**RECORDS SHOWN**
==*==

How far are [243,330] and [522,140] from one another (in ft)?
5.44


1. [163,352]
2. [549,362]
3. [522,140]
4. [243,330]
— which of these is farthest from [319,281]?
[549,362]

==*==

**YOUR GOAL**
Rewrite all the entries above, swapping "farthest" for "furthest" and leaving everything else as it is.

**RESPONSE FOR THIS EXERCISE**
How far are [243,330] and [522,140] from one another (in ft)?
5.44


1. [163,352]
2. [549,362]
3. [522,140]
4. [243,330]
— which of these is furthest from [319,281]?
[549,362]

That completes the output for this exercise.